The results support an "aggressive" approach to evaluation and treatment—including surgery, if necessary—in even very severe cases of PFSDH in newborns, according to Dr. Thomas Blauwbomme of the Hôpital Necker-Enfants Malades, Paris, and colleagues.
To clarify the treatment and outcomes of this rare condition, Dr. Blauwbomme and colleagues analyzed 16 newborns with PFSDH seen at their children's hospital neurosurgery department since 1985. Most of the infants had difficult deliveries, such as use of forceps or breech birth.
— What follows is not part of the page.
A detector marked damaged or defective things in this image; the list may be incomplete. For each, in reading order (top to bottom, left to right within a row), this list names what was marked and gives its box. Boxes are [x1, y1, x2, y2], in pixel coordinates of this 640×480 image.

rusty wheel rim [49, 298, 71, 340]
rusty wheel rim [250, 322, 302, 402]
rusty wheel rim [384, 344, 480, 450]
Symptoms developed within the first day after birth in nine infants and in a few days to weeks in seven. Early symptoms were generally related to brainstem compression, while delayed symptoms were related to increased pressure within the skull (intracranial pressure).
All infants were admitted to intensive care immediately after PFSDH was diagnosed. Eleven infants underwent surgery when their symptoms did not resolve with medical treatment. In most cases, surgery consisted of a careful procedure to wash out the hematoma in the posterior fossa area. In some infants, external drainage of the hematoma was possible.
...With Good Outcomes at Long-Term Follow-Up In all cases, surgery was successful in eliminating the hematoma and normalizing intracranial pressure. Two infants required shunt placement to keep fluid from building up in the skull (hydrocephalus). All 16 infants survived.
On long-term follow-up, five of the children had neurological deficits, which were severe in one case. However, the rest had relatively minor neurological abnormalities, such as partial hearing loss or problems with eye movement (oculomotor palsy).
Most patients with who were followed up to adolescence or young adulthood were attending normal school or independently employed. The changes of such good outcomes appeared lower for patients whose PFSDH involved a part of the brain called the cerebellum.
Because PFSDH is so rare, neurosurgeons have little experience with or information about its treatment and long-term outcomes. The new study suggests that, with appropriate evaluation and treatment—including surgery, if needed—most infants with this condition will survive with good long-term neurological functioning.
Dr. Blauwbomme and coauthors emphasize that successful treatment and good long-term outcomes are possible even in the most severely affected infants with PFSDH. They conclude, "Initial aggressive resuscitation should be performed even in cases of initial severe brainstem dysfunction because of the good long-term neurological outcome."